Exercise requirements ▸
Set down, word for word, the stretch of lines from the one containing "What measure of" to the end of the records below.

Data rows ▸
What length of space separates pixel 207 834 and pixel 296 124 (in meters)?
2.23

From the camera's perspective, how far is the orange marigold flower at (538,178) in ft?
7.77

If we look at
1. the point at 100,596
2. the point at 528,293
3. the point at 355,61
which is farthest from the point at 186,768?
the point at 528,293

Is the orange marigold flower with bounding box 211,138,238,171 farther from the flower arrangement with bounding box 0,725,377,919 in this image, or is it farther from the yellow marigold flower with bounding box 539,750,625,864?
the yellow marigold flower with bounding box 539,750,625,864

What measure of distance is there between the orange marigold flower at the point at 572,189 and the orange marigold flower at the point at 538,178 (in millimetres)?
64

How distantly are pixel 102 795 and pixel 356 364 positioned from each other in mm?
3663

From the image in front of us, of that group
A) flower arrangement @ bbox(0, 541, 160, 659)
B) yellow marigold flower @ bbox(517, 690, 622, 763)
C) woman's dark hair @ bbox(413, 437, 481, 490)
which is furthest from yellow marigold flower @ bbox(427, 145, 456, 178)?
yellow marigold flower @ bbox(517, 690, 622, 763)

Written answer ▸
What measure of distance is there between the orange marigold flower at the point at 572,189 and the orange marigold flower at the point at 538,178 (in millimetres)?
64

How distantly are pixel 102 795 and pixel 356 364 positioned from each other in mm?
3663

From the image in front of us, of that group
A) flower arrangement @ bbox(0, 541, 160, 659)
B) yellow marigold flower @ bbox(517, 690, 622, 763)
C) woman's dark hair @ bbox(413, 437, 481, 490)
which is furthest from yellow marigold flower @ bbox(427, 145, 456, 178)?
yellow marigold flower @ bbox(517, 690, 622, 763)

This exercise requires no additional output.